> i mean the STARTING price is the same as the Xbone, and that is for the LOW END bottom o' the line system? Really?
It's not reasonable to expect a non-subsidized, upgradeable (in the case of many of the models), open console to cost less than subsidized, locked-down hardware with a consolidated-to-be-cheap design.
The Steam Machines are only a bad deal if you are the kind of person that only buys few AAA games and don't want to take advantage the openness to do things like run services (ex. put a minecraft server on your box) and/or emulators for your old console games.
You'd have to hack around it with the usual solution (pipelight) for now, but NetFlix is re-writing their client to drop Silverlight and be fully HTML5. So, in the future it should work natively.

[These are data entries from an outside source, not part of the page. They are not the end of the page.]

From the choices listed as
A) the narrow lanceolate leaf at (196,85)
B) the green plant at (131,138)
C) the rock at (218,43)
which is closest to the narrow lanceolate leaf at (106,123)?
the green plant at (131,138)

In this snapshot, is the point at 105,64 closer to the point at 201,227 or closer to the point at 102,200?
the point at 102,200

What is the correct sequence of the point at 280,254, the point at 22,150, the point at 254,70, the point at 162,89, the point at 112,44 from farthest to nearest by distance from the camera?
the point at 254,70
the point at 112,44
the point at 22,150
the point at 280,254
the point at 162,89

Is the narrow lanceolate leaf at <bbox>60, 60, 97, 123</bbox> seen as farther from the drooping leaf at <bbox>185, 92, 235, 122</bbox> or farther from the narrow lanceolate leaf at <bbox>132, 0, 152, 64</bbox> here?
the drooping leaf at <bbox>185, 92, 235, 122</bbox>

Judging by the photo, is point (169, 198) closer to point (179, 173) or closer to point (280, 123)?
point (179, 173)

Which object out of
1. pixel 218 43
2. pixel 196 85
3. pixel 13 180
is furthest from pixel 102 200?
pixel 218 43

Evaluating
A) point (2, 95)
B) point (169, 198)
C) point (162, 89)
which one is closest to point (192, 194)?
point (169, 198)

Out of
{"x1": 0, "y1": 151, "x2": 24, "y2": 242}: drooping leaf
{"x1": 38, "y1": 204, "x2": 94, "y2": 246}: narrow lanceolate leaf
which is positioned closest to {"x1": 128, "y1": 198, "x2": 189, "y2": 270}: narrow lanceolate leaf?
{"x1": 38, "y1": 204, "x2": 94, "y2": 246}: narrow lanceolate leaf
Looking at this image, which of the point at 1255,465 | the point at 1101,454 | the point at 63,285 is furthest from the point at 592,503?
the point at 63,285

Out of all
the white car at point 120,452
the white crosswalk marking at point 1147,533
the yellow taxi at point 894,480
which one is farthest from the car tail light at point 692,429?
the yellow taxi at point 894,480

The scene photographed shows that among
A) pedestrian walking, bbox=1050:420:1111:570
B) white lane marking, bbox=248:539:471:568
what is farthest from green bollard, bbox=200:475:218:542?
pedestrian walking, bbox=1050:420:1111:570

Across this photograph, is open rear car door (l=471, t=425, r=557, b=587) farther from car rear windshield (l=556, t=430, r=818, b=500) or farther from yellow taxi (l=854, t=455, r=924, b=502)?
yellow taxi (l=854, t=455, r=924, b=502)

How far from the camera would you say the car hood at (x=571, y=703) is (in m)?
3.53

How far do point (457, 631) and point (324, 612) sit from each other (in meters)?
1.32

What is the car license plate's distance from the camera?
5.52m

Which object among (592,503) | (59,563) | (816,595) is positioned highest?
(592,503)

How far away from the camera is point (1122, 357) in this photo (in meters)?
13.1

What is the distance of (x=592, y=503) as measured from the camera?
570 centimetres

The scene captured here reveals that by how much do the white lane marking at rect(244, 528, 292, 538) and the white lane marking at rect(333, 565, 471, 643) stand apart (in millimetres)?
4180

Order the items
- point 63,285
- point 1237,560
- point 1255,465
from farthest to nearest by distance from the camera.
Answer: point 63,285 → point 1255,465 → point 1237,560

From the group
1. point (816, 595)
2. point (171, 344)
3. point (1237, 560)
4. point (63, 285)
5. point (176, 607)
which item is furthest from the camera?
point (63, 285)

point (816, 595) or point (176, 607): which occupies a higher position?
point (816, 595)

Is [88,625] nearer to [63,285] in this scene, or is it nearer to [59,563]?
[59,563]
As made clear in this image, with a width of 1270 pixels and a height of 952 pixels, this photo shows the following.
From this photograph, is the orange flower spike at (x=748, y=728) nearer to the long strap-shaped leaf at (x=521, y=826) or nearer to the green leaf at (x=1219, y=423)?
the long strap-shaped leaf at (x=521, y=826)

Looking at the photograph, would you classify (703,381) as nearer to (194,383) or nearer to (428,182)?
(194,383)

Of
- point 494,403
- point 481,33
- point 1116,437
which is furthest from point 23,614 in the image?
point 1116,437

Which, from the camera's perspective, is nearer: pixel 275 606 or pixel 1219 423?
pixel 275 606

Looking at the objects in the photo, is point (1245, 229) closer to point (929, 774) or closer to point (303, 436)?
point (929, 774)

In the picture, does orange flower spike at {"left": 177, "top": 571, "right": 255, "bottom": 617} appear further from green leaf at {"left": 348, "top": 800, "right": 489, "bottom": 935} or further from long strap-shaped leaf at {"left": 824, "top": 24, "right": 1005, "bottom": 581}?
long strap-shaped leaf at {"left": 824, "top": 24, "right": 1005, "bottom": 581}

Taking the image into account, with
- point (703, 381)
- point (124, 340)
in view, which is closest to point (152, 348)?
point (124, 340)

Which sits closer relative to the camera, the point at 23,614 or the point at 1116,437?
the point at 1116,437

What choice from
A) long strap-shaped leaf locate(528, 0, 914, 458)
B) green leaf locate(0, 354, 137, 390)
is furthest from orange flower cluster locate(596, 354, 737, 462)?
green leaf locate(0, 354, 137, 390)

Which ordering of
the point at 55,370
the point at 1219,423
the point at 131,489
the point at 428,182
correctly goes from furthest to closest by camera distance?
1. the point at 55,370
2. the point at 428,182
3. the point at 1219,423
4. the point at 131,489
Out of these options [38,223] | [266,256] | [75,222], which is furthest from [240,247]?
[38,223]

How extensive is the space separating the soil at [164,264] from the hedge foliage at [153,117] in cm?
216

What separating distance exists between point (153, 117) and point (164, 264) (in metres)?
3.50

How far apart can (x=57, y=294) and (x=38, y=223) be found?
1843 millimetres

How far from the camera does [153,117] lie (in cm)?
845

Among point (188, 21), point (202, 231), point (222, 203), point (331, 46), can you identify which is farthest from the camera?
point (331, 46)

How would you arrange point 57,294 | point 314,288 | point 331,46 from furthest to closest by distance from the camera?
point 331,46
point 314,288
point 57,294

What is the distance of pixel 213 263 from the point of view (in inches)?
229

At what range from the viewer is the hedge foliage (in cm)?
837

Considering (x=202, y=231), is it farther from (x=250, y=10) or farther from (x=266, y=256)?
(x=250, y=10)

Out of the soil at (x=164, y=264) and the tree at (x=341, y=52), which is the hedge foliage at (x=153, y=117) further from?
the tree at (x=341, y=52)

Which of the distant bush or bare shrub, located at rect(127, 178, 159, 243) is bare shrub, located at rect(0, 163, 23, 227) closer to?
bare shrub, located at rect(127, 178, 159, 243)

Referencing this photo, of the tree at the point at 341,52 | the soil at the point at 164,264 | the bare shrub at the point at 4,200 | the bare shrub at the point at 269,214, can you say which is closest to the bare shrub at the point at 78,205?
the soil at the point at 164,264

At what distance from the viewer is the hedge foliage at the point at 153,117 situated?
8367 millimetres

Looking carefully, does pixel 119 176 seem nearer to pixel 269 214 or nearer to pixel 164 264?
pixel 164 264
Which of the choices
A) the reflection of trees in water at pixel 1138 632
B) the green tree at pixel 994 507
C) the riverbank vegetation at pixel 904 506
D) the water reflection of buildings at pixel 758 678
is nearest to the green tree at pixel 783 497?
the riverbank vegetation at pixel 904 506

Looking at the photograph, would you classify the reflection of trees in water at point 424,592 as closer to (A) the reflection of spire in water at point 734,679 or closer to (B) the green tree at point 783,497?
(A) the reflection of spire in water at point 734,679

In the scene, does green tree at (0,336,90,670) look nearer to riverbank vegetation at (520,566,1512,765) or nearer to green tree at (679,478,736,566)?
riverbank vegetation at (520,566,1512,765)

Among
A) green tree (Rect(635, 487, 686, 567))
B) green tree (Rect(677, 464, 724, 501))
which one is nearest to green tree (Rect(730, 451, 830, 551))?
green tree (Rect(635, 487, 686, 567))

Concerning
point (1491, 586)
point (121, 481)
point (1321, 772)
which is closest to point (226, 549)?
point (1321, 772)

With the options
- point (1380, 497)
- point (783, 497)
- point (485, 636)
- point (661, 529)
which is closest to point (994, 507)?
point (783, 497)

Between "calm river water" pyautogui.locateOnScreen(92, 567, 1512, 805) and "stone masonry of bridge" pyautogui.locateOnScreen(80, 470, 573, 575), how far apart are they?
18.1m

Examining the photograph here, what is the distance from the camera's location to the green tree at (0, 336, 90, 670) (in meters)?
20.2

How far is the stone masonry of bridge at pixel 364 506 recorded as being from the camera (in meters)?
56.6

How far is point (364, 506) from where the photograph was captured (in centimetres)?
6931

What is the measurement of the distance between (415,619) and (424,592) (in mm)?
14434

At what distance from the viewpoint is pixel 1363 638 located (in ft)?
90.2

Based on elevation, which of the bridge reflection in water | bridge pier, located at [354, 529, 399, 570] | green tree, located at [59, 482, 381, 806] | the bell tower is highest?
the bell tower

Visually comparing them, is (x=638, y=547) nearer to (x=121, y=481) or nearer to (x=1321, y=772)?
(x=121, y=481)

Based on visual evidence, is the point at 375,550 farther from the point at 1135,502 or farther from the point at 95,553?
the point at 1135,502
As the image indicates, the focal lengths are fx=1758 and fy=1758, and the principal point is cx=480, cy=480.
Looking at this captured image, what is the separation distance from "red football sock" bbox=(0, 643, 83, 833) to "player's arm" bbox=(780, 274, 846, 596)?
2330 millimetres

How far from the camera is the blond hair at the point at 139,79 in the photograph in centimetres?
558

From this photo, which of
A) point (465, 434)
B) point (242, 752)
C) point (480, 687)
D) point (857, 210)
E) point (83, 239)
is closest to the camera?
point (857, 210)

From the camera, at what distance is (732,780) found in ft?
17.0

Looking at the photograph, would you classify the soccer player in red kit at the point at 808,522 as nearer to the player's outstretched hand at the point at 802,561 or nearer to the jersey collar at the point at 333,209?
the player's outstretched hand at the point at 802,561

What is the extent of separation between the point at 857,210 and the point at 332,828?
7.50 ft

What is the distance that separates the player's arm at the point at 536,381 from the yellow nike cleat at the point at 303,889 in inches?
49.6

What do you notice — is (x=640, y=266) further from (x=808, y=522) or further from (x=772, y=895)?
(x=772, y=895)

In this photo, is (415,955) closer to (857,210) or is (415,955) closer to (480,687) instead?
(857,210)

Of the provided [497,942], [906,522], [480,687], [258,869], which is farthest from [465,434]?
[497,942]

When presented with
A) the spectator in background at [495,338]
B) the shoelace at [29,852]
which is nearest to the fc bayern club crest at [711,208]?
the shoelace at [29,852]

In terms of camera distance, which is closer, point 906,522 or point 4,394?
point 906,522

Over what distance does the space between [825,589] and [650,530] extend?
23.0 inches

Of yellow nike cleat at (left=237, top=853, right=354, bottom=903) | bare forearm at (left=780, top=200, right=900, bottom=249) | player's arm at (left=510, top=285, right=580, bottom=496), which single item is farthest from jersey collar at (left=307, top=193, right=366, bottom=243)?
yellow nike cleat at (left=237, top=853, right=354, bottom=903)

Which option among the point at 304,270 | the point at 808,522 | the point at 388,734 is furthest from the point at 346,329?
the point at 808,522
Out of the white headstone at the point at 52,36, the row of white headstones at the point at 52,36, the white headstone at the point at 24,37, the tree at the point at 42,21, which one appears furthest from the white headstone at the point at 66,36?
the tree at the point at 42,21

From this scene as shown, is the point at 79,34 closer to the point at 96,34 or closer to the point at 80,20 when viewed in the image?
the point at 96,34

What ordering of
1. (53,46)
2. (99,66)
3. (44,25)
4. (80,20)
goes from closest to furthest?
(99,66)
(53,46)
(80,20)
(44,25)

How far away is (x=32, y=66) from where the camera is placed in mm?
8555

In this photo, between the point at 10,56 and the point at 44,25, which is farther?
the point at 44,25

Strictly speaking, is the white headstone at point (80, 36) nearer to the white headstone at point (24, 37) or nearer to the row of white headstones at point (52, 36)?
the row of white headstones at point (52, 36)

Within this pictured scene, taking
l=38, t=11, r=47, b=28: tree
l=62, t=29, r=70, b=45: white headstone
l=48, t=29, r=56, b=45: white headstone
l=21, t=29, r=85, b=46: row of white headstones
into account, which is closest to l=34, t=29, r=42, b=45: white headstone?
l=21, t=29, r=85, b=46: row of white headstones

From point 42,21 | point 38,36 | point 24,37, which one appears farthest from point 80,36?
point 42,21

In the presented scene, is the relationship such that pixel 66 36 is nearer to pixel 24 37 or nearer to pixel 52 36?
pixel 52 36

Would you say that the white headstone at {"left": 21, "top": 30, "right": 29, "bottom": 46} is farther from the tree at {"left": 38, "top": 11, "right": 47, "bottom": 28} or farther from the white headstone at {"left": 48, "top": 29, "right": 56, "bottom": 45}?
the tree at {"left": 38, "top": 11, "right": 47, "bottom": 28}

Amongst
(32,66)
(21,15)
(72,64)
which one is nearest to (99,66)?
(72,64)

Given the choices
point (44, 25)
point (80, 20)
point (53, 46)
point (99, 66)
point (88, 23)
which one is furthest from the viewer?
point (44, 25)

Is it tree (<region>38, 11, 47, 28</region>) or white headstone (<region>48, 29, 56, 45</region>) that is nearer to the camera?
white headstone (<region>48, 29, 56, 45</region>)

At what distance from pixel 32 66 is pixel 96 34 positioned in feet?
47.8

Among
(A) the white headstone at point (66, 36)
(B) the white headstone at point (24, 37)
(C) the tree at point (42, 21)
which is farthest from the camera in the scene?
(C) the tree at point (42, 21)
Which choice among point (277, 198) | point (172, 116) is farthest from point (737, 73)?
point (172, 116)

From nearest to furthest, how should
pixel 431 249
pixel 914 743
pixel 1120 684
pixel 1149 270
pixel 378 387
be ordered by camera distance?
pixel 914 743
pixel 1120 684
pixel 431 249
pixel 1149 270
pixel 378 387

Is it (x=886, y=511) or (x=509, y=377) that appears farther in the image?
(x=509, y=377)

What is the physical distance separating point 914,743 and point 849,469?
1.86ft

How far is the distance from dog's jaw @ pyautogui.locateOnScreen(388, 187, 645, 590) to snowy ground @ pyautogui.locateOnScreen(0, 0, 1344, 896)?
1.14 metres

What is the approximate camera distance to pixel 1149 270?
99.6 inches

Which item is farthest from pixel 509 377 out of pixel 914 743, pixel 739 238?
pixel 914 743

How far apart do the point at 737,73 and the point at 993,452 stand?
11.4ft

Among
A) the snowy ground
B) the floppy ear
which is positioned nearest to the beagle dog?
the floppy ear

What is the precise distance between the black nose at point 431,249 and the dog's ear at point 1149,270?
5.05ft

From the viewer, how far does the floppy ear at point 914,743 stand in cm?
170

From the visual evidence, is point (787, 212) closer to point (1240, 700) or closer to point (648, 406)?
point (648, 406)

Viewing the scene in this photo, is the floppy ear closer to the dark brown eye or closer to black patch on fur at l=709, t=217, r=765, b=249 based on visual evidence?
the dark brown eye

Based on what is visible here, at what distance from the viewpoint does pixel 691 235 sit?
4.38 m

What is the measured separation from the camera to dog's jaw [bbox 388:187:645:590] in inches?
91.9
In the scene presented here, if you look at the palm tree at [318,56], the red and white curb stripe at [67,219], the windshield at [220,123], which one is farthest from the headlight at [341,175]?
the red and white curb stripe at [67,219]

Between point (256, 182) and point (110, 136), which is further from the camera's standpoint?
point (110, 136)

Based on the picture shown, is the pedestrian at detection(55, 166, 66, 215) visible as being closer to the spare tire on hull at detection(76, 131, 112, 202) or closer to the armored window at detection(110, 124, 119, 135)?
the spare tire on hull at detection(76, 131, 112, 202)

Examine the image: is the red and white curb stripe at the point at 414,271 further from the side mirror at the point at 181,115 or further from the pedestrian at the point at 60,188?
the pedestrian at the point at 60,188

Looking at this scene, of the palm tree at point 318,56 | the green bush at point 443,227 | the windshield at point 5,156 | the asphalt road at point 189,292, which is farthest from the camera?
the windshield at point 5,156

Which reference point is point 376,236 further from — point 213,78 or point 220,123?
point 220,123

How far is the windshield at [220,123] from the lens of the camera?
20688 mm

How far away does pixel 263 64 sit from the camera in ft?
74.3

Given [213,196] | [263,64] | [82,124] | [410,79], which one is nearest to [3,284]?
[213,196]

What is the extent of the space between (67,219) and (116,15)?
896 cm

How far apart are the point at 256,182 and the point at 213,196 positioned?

It would have to travel 4 miles an hour over every possible type of terrain. Better to just live in orbit.
If you have a Steam game that you can't play in Steam's offline mode, that's the fault of the people making the game, not Valve/Steam..
Valve gives devs a choice of how they want to do their DRM, and you have the choice not to buy games from the particular devs that don't meet your individual expectations.
But, if you'd rather buy a system with more locked down DRM and fewer games, more power to you. You also have the choice to not buy no games that use DRM at all, but then why are you reading a console thread... or is there some option of which I'm unaware?
^ My sentiment exactly.
Sony has repeatedly engaged in anti-consumer activity, so I see no reason to support them. I own all the last gen consoles, but I've had it with MS and Sony (and Nintendo's showing this round is not really compelling, IMHO).
I'm going to hold out for a really powerful Steam machine for the living room. Valve seems like a friendlier company, and most of us here probably already own over a hundred titles via Steam.
Microsoft patented (http://appft1.uspto.gov/netacgi/nph-Parser?Sect1=PTO2&Sect2=HITOFF&u=%2Fnetahtml%2FPTO%2Fsearch-adv.html&r=1&f=G&l=50&d=PG01&p=1&S1=20110153809&OS=20110153809&RS=20110153809) listening in on Skype calls for the same reasons.
The fact that you can plug a Knoppix thumbdrive into almost any system and get booted to a working GUI with sound shows that Linux hardware support is not only good, it's amazingly good.
Use Windows To Go (assuming you have an Enterprise license) and try getting anywhere near the hardware compatibility you get from Linux LiveCDs.
A lot of people think Linux has relatively more installation problems because it might have some install quirk on their hardware. Windows has quirks too - they've just been worked around by a 3rd party before and built into their recovery disk/partition. God knows I spent way too long getting reference drivers for wifi chipsets and printers back when my kids wanted Vista.